55 - Berangkat
Zara Naulia
Aku bertopang dagu di atas meja makan. Sementara pandanganku tak beralih sedikit pun dari pria yang menumpang untuk mengerjakan tugas kantornya di sini, di ruang makan. Satu jam sebelum waktunya makan malam, El datang ke rumahku dengan pakaian rumahan dan membawa laptop serta beberapa bahan untuk memasak.
Ketika kutanya kenapa datang, ia hanya menjawab, "Aku perlu ditemani seseorang saat ini."
Kukira kami akan menonton film sambil mengobrol seperti yang biasa kami lakukan, tetapi yang terjadi justru di luar ekspektasiku. Sudah dua jam ia tenggelam dalam aktivitasnya itu, terhitung sejak kami berhenti mengobrol. Setelahnya, kami hanya diam, melakukan aktivitas kami masing-masing. Dan aku sudah mencuci peralatan makan sisa makan malam kami tadi. Biasanya aku lebih suka merendamnya dulu di wastafel sampai pagi dan kucuci bersamaan dengan sisa sarapanku. Namun, kali ini aku tidak bisa membiarkan benda-benda kotor itu menjadi sesuatu yang membuat tamuku merasa jijik.
Sayangnya, hal ini membuatku cukup bosan. Aku tidak tahu apa lagi yang ingin kulakukan. Hanya menonton film yang terpikirkan olehku saat ini. Aku perlu sesuatu yang dapat melipur lelahku seharian ini. Terlebih lagi, aku sudah melakukan review terkait apa saja yang perlu kupersiapkan lagi untuk acara kantor. Aku benar-benar memerlukan hiburan saat ini.

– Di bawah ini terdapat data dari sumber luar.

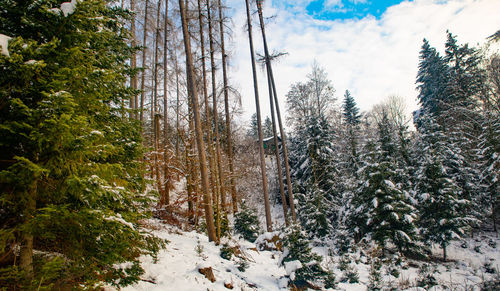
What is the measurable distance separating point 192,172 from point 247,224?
3.90 metres

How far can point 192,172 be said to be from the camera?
1000 cm

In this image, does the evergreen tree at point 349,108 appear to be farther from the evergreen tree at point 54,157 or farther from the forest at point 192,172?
the evergreen tree at point 54,157

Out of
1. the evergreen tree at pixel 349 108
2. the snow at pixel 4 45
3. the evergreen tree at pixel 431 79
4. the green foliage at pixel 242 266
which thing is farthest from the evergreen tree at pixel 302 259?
the evergreen tree at pixel 349 108

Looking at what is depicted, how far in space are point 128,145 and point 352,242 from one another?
522 inches

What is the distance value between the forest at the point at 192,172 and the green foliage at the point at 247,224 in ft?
0.30

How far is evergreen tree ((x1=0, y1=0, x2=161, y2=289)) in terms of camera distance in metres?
2.31

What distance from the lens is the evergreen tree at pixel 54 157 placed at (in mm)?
2309

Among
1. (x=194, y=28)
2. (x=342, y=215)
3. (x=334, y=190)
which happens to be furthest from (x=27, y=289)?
(x=334, y=190)

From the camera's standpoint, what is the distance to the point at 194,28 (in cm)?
1012

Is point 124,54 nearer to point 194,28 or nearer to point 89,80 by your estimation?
point 89,80

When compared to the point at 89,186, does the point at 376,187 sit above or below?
below

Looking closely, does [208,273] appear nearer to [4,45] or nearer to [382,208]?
[4,45]

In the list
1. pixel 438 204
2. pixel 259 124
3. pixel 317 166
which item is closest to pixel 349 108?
pixel 317 166

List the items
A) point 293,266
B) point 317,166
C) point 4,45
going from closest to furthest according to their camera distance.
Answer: point 4,45 < point 293,266 < point 317,166
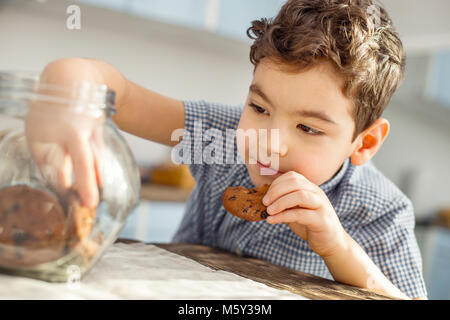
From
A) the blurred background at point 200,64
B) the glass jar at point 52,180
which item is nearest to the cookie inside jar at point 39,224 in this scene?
the glass jar at point 52,180

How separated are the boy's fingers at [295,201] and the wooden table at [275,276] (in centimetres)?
9

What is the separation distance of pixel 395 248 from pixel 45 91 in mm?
740

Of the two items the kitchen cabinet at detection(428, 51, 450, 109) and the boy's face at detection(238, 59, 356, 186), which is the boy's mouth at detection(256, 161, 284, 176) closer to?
the boy's face at detection(238, 59, 356, 186)

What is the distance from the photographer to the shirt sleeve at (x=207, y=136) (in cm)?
100

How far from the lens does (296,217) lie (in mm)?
631

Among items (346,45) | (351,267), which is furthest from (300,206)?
(346,45)

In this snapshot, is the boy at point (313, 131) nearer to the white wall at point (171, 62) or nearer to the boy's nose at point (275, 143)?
the boy's nose at point (275, 143)

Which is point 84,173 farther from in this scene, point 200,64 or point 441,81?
point 441,81

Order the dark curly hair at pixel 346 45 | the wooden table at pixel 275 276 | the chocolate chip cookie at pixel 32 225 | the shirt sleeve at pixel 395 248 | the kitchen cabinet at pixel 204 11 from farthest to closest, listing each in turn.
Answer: the kitchen cabinet at pixel 204 11 → the shirt sleeve at pixel 395 248 → the dark curly hair at pixel 346 45 → the wooden table at pixel 275 276 → the chocolate chip cookie at pixel 32 225

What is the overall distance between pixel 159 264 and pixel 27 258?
0.17 metres

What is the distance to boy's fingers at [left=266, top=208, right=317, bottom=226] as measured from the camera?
622 mm

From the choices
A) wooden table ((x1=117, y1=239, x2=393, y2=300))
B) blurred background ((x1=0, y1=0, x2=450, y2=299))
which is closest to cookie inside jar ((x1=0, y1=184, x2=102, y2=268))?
wooden table ((x1=117, y1=239, x2=393, y2=300))

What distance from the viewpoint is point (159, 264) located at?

Namun, aku juga tidak bisa membiarkan El sendirian di sini kerepotan dengan pekerjaan, sementara aku terhibur dengan menonton film. Itulah sulitnya menjadi orang yang tidak enakan.
El memang tidak banyak bicara sejak tiga minggu lalu. Aku sampai mengira ia kecewa padaku karena menolak ikut pulang. Namun, ia masih datang dan memikirkan hal-hal kecil tentangku seperti membelikan stok bahan makanan bulanan. Bahkan sebelum menyentuh laptop, El masih sempat mengisi kulkas dan pantriku dengan belanjaan yang dibawanya. Sayang, perhatiannya tidak mampu mengusir gundah di hatiku.
Aku menegakkan badan dan tatapanku lurus pada El. Kugigit bibir bawahku selagi mempertimbangkan apakah baik-baik saja jika aku memastikan ucapan Daria minggu lalu atau tidak. Aku benar-benar tidak tenang ketika tahu El sudah lama tidak bertemu dengan orangtuanya. Namun, aku juga tidak harus merasa bertanggung jawab karena keputusan yang dipilih El.
Pikiranku buyar ketika kudengar suara El menutup laptopnya. Aku kembali memfokuskan pandanganku padanya dan menemukan El sudah menatapku.
"Ada sesuatu yang mengganggu pikiranmu, Ra?"
El berhasil membuatku merasa transparan. Kalau sudah seperti ini, kupikir tidak ada lagi alasanku untuk tetap diam.
"Kamu ... jadi pulang?" tanyaku hati-hati.
"Tergantung kamu."
Aku menggigit bibir bawahku karena tiba-tiba merasa terbebani dengan jawabannya.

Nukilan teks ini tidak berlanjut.